All entries below are to be retyped in full, precisely as they appear.

========

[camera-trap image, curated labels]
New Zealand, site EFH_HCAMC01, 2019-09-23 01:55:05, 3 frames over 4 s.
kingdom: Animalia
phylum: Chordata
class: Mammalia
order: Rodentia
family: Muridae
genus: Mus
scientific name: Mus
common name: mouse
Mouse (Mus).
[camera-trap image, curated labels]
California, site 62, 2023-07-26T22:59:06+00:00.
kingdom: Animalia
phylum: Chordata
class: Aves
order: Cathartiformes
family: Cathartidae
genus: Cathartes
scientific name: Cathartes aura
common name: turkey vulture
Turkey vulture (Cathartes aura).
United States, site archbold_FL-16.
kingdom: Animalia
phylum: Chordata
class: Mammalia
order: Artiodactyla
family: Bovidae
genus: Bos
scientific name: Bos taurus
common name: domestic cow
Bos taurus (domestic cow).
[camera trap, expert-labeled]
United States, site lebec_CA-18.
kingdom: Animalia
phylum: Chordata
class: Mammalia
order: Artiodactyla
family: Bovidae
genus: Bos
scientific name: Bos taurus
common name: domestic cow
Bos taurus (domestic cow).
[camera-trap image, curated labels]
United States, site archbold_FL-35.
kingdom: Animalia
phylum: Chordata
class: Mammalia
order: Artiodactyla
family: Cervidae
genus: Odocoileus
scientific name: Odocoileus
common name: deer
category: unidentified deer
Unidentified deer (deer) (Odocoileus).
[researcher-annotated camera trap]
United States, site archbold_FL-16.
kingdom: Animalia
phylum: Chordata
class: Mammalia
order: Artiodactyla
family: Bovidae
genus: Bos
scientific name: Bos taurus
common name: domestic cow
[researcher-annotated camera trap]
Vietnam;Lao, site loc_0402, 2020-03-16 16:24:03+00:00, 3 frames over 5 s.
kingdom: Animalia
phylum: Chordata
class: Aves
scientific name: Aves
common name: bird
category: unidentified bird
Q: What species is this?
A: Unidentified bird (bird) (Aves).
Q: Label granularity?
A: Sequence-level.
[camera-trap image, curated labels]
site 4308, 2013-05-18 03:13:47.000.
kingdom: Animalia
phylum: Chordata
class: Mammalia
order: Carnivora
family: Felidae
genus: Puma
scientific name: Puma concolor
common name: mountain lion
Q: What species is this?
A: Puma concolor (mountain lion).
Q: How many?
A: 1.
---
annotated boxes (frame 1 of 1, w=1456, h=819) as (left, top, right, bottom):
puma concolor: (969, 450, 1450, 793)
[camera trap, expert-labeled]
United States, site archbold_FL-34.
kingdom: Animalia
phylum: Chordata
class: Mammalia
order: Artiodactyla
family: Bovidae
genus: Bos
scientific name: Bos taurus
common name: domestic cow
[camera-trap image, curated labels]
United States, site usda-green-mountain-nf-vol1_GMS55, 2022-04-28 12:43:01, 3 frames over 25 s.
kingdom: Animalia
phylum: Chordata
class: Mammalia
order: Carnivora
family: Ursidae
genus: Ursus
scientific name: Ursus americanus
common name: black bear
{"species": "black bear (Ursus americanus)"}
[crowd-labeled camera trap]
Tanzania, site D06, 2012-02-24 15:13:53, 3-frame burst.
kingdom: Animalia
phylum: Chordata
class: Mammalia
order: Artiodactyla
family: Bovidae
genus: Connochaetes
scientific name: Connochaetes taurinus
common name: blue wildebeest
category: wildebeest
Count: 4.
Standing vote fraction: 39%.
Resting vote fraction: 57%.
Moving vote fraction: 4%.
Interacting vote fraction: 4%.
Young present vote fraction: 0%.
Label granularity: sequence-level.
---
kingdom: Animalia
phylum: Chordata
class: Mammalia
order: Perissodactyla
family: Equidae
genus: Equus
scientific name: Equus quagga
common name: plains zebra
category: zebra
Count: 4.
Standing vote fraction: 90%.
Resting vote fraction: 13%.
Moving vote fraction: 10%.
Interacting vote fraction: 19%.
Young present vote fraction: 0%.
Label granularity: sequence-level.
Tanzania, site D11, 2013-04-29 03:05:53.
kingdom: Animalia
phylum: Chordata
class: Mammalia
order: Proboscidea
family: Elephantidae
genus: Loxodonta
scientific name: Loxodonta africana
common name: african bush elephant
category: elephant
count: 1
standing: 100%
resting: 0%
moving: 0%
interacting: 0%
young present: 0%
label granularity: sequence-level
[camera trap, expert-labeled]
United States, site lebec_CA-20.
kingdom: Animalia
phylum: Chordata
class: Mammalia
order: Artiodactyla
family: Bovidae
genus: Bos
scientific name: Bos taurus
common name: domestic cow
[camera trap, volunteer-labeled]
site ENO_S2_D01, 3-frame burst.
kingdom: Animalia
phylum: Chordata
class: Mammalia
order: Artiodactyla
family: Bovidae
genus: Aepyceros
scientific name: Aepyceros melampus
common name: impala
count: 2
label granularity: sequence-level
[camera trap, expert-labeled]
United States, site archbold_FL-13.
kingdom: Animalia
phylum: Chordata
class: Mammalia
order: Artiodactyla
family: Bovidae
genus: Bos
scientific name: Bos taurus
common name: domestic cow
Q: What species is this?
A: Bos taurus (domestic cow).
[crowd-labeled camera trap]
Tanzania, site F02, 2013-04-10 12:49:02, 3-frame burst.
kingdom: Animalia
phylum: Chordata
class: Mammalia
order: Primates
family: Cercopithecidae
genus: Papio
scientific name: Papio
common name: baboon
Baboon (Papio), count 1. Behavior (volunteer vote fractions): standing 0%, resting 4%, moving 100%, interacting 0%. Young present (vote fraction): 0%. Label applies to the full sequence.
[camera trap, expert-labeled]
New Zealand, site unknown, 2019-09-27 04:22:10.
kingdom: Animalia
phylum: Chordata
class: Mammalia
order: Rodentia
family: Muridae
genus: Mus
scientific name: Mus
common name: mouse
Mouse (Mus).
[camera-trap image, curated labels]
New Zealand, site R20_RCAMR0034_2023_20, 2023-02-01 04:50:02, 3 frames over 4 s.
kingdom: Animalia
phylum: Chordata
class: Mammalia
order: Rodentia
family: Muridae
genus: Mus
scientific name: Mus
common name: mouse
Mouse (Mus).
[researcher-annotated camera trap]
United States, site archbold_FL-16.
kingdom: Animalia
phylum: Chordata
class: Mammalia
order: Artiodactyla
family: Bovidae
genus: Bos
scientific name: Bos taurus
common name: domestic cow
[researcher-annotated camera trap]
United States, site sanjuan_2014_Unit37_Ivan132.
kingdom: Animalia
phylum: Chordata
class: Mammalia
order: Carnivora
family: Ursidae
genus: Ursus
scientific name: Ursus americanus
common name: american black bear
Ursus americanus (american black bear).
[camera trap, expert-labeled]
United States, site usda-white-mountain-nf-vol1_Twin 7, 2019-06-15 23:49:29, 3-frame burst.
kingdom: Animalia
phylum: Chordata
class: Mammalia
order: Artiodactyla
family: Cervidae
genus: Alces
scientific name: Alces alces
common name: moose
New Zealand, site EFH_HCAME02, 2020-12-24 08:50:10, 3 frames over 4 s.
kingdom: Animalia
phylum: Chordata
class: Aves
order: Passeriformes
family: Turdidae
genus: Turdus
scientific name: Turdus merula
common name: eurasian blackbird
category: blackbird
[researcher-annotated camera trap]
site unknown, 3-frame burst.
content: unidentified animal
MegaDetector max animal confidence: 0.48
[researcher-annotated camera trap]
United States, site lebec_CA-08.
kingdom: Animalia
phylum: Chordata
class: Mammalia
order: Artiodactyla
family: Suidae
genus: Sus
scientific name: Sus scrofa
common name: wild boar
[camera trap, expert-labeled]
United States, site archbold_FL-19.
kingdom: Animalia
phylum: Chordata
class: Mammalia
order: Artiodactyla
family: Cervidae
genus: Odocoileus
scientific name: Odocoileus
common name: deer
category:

========

**REPLY:**
[camera-trap image, curated labels]
New Zealand, site EFH_HCAMC01, 2019-09-23 01:55:05, 3 frames over 4 s.
kingdom: Animalia
phylum: Chordata
class: Mammalia
order: Rodentia
family: Muridae
genus: Mus
scientific name: Mus
common name: mouse
Mouse (Mus).
[camera-trap image, curated labels]
California, site 62, 2023-07-26T22:59:06+00:00.
kingdom: Animalia
phylum: Chordata
class: Aves
order: Cathartiformes
family: Cathartidae
genus: Cathartes
scientific name: Cathartes aura
common name: turkey vulture
Turkey vulture (Cathartes aura).
United States, site archbold_FL-16.
kingdom: Animalia
phylum: Chordata
class: Mammalia
order: Artiodactyla
family: Bovidae
genus: Bos
scientific name: Bos taurus
common name: domestic cow
Bos taurus (domestic cow).
[camera trap, expert-labeled]
United States, site lebec_CA-18.
kingdom: Animalia
phylum: Chordata
class: Mammalia
order: Artiodactyla
family: Bovidae
genus: Bos
scientific name: Bos taurus
common name: domestic cow
Bos taurus (domestic cow).
[camera-trap image, curated labels]
United States, site archbold_FL-35.
kingdom: Animalia
phylum: Chordata
class: Mammalia
order: Artiodactyla
family: Cervidae
genus: Odocoileus
scientific name: Odocoileus
common name: deer
category: unidentified deer
Unidentified deer (deer) (Odocoileus).
[researcher-annotated camera trap]
United States, site archbold_FL-16.
kingdom: Animalia
phylum: Chordata
class: Mammalia
order: Artiodactyla
family: Bovidae
genus: Bos
scientific name: Bos taurus
common name: domestic cow
[researcher-annotated camera trap]
Vietnam;Lao, site loc_0402, 2020-03-16 16:24:03+00:00, 3 frames over 5 s.
kingdom: Animalia
phylum: Chordata
class: Aves
scientific name: Aves
common name: bird
category: unidentified bird
Q: What species is this?
A: Unidentified bird (bird) (Aves).
Q: Label granularity?
A: Sequence-level.
[camera-trap image, curated labels]
site 4308, 2013-05-18 03:13:47.000.
kingdom: Animalia
phylum: Chordata
class: Mammalia
order: Carnivora
family: Felidae
genus: Puma
scientific name: Puma concolor
common name: mountain lion
Q: What species is this?
A: Puma concolor (mountain lion).
Q: How many?
A: 1.
---
annotated boxes (frame 1 of 1, w=1456, h=819) as (left, top, right, bottom):
puma concolor: (969, 450, 1450, 793)
[camera trap, expert-labeled]
United States, site archbold_FL-34.
kingdom: Animalia
phylum: Chordata
class: Mammalia
order: Artiodactyla
family: Bovidae
genus: Bos
scientific name: Bos taurus
common name: domestic cow
[camera-trap image, curated labels]
United States, site usda-green-mountain-nf-vol1_GMS55, 2022-04-28 12:43:01, 3 frames over 25 s.
kingdom: Animalia
phylum: Chordata
class: Mammalia
order: Carnivora
family: Ursidae
genus: Ursus
scientific name: Ursus americanus
common name: black bear
{"species": "black bear (Ursus americanus)"}
[crowd-labeled camera trap]
Tanzania, site D06, 2012-02-24 15:13:53, 3-frame burst.
kingdom: Animalia
phylum: Chordata
class: Mammalia
order: Artiodactyla
family: Bovidae
genus: Connochaetes
scientific name: Connochaetes taurinus
common name: blue wildebeest
category: wildebeest
Count: 4.
Standing vote fraction: 39%.
Resting vote fraction: 57%.
Moving vote fraction: 4%.
Interacting vote fraction: 4%.
Young present vote fraction: 0%.
Label granularity: sequence-level.
---
kingdom: Animalia
phylum: Chordata
class: Mammalia
order: Perissodactyla
family: Equidae
genus: Equus
scientific name: Equus quagga
common name: plains zebra
category: zebra
Count: 4.
Standing vote fraction: 90%.
Resting vote fraction: 13%.
Moving vote fraction: 10%.
Interacting vote fraction: 19%.
Young present vote fraction: 0%.
Label granularity: sequence-level.
Tanzania, site D11, 2013-04-29 03:05:53.
kingdom: Animalia
phylum: Chordata
class: Mammalia
order: Proboscidea
family: Elephantidae
genus: Loxodonta
scientific name: Loxodonta africana
common name: african bush elephant
category: elephant
count: 1
standing: 100%
resting: 0%
moving: 0%
interacting: 0%
young present: 0%
label granularity: sequence-level
[camera trap, expert-labeled]
United States, site lebec_CA-20.
kingdom: Animalia
phylum: Chordata
class: Mammalia
order: Artiodactyla
family: Bovidae
genus: Bos
scientific name: Bos taurus
common name: domestic cow
[camera trap, volunteer-labeled]
site ENO_S2_D01, 3-frame burst.
kingdom: Animalia
phylum: Chordata
class: Mammalia
order: Artiodactyla
family: Bovidae
genus: Aepyceros
scientific name: Aepyceros melampus
common name: impala
count: 2
label granularity: sequence-level
[camera trap, expert-labeled]
United States, site archbold_FL-13.
kingdom: Animalia
phylum: Chordata
class: Mammalia
order: Artiodactyla
family: Bovidae
genus: Bos
scientific name: Bos taurus
common name: domestic cow
Q: What species is this?
A: Bos taurus (domestic cow).
[crowd-labeled camera trap]
Tanzania, site F02, 2013-04-10 12:49:02, 3-frame burst.
kingdom: Animalia
phylum: Chordata
class: Mammalia
order: Primates
family: Cercopithecidae
genus: Papio
scientific name: Papio
common name: baboon
Baboon (Papio), count 1. Behavior (volunteer vote fractions): standing 0%, resting 4%, moving 100%, interacting 0%. Young present (vote fraction): 0%. Label applies to the full sequence.
[camera trap, expert-labeled]
New Zealand, site unknown, 2019-09-27 04:22:10.
kingdom: Animalia
phylum: Chordata
class: Mammalia
order: Rodentia
family: Muridae
genus: Mus
scientific name: Mus
common name: mouse
Mouse (Mus).
[camera-trap image, curated labels]
New Zealand, site R20_RCAMR0034_2023_20, 2023-02-01 04:50:02, 3 frames over 4 s.
kingdom: Animalia
phylum: Chordata
class: Mammalia
order: Rodentia
family: Muridae
genus: Mus
scientific name: Mus
common name: mouse
Mouse (Mus).
[researcher-annotated camera trap]
United States, site archbold_FL-16.
kingdom: Animalia
phylum: Chordata
class: Mammalia
order: Artiodactyla
family: Bovidae
genus: Bos
scientific name: Bos taurus
common name: domestic cow
[researcher-annotated camera trap]
United States, site sanjuan_2014_Unit37_Ivan132.
kingdom: Animalia
phylum: Chordata
class: Mammalia
order: Carnivora
family: Ursidae
genus: Ursus
scientific name: Ursus americanus
common name: american black bear
Ursus americanus (american black bear).
[camera trap, expert-labeled]
United States, site usda-white-mountain-nf-vol1_Twin 7, 2019-06-15 23:49:29, 3-frame burst.
kingdom: Animalia
phylum: Chordata
class: Mammalia
order: Artiodactyla
family: Cervidae
genus: Alces
scientific name: Alces alces
common name: moose
New Zealand, site EFH_HCAME02, 2020-12-24 08:50:10, 3 frames over 4 s.
kingdom: Animalia
phylum: Chordata
class: Aves
order: Passeriformes
family: Turdidae
genus: Turdus
scientific name: Turdus merula
common name: eurasian blackbird
category: blackbird
[researcher-annotated camera trap]
site unknown, 3-frame burst.
content: unidentified animal
MegaDetector max animal confidence: 0.48
[researcher-annotated camera trap]
United States, site lebec_CA-08.
kingdom: Animalia
phylum: Chordata
class: Mammalia
order: Artiodactyla
family: Suidae
genus: Sus
scientific name: Sus scrofa
common name: wild boar
[camera trap, expert-labeled]
United States, site archbold_FL-19.
kingdom: Animalia
phylum: Chordata
class: Mammalia
order: Artiodactyla
family: Cervidae
genus: Odocoileus
scientific name: Odocoileus
common name: deer
category:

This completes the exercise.